Dua hari lagi kami akan menikmati wisata ke Gyeongju. Menyenangkan, dan luar biasa. Gyeongju. Sebenarnya, ada dua tempat yang diusulkan untuk studi wisata kali ini. Namun, entah bagaimana, kepalaku terasa aneh saat mendengar nama wilayah itu. Ada yang aneh, aneh sekaligus memikat, entahlah, mungkin aku kebanyakan berpikir. Tapi, tempat itu seolah memanggilku untuk datang.
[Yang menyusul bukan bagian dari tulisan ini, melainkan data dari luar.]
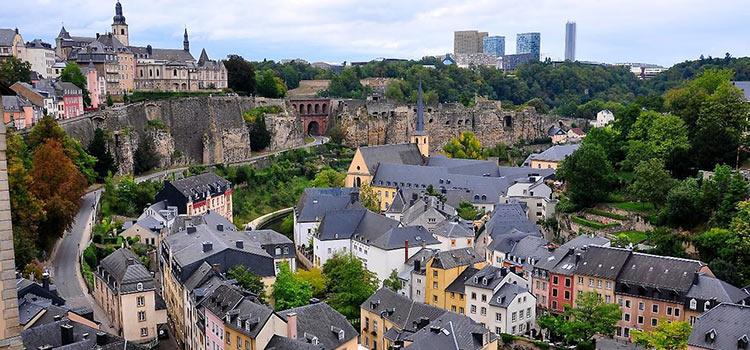 Люксембург и Нидерланды – пособники налоговых уклонистов?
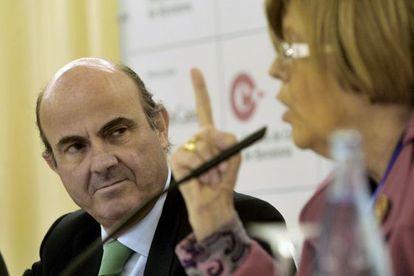 El ministro de Economía, Luis de Guindos, en las jornadas económicas de S'Agaró.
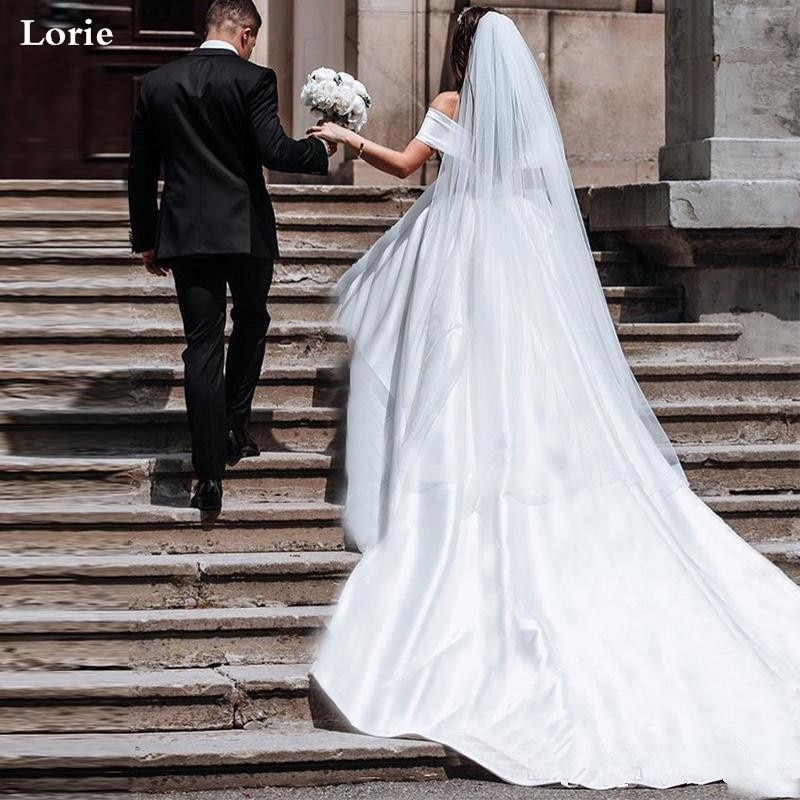 Lorie Principessa Abiti da Sposa in Raso Vintage Fuori Dalla Spalla da Sposa Abiti da Sposa Lungo Treno Bianco Avorio Abito da Sposa Abito di Sfera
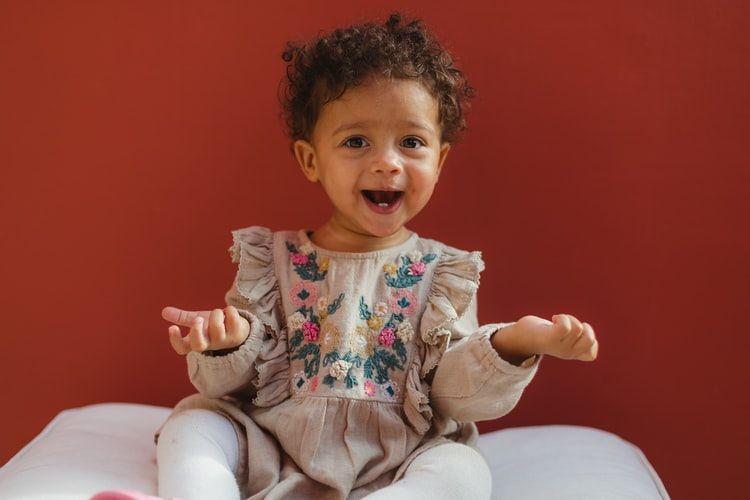Cantik dan Penuh Makna! 10 Ide Nama Bayi Perempuan dari Bahasa Korea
“Kau kelihatan senang, pasti karena dia ikut kan?” tanya Ye Jin sambil melipat beberapa baju dan memasukkannya ke kopernya. Aku meliriknya sedikit. Rasanya tidak enak kalau aku harus berbahagia, padahal ia di sana tidak ditemani siapapun.
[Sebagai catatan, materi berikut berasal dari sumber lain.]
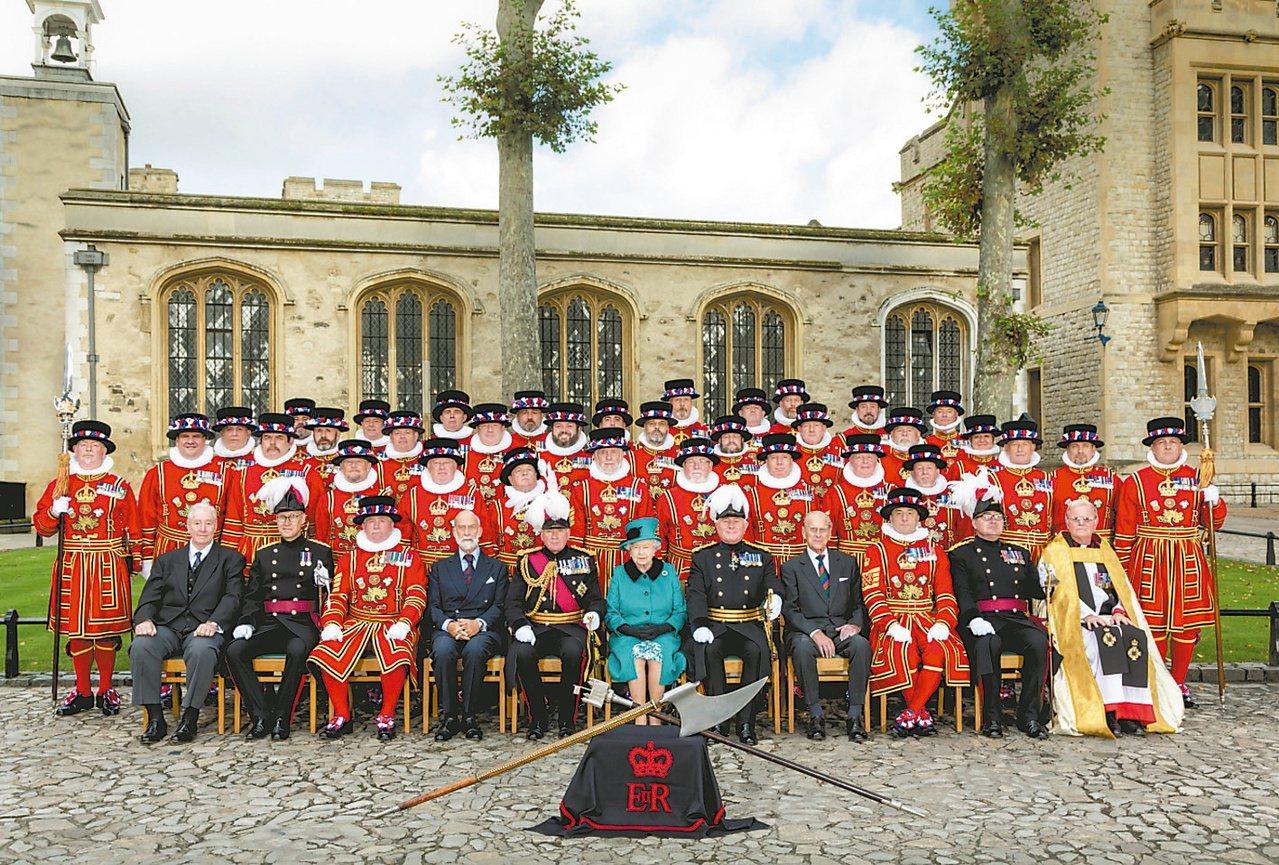 2014年10月16日,女王伊麗莎白二世陛下蒞臨鎖鏈聖彼得皇室禮拜堂復原完成啟用...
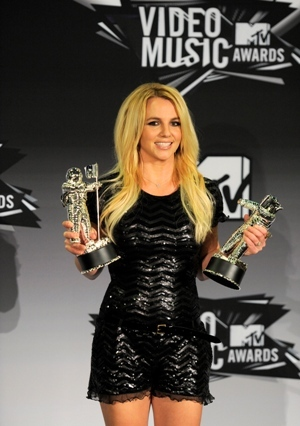 Britney Spears poses with the video vanguard award backstage at the MTV Video Music Awards on Sunday Aug. 28, 2011, in Los Angeles.(AP-Yonhap News)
“Tidak juga,” sergahku, mencoba menyembunyikan berbagai pikiran yang menyembul keluar di otakku. Kami akan berada bersama di sana. Liburan bersama, wuah.. pasti seru, dan…
“Jangan lupa, setelah selesai, kita akan membuat laporan loh…” ujarnya sambil memasukkan sebuah buku notes dan beberapa alat tulis. Selalu begitu. Sesudah ada yang menyenangkan terjadi, pasti menyusul hal menyebalkan. Huh!
“Yah, sementara ini, lebih baik kita menikmatinya,” sahutku. “Oh, aku harus membeli beberapa snack..!!”
”Tin! Tin!”
”Pacarmu datang!” Ye Jin mengumumkan dengan senyuman. ”Kalau beli snack, jangan lupa belikan bagianku juga, ya!” pesannya sambil menitipkan sejumlah uang ke tanganku.
”Baiklah,” sahutku tersenyum. Aku menatap punggung Ye Jin yang terlihat kesepian. Ia sangat menyukai teman Kim Nam Gil, pria bernama Jung Yong Soo. Tapi, kelihatannya sampai sekarang belum ada perkembangan jelas dalam hubungan mereka. Sedikit banyak, aku merasa kasihan padanya.
”Hai,” sapa Kim Nam Gil. ”Bagaimana kalau sebelum belanja kita mampir ke cafe dulu?” tawarnya. Senyuman lebarnya sungguh menggedor gerbang di hatiku.
Tanpa pikir panjang, aku menaiki motor dan melingkarkan tanganku di pinggangnya. Saat untuk menceritakan semuanya... mungkin telah tiba.
─Kim Nam Gil, Seoul, 2008─
”Mamaku─ Yoon Yoo Sun, Im Ye Jin, Go Hyun Jung, dan Soo Jin, adik dari Tante Ye Jin.. berempat geng terkenal di SMA dulu...” kenang Mama dengan mata menerawang. ”Tante Soo Jin sakit-sakitan, memendam cinta pada kekasihnya Go Hyun Jung, Sa Da Ham. Pria yang baik, dan ramah...”
”Sa Da Ham...” pelan kueja kata itu. ”Apakah ia...” lidahku tidak bisa mengucapkannya.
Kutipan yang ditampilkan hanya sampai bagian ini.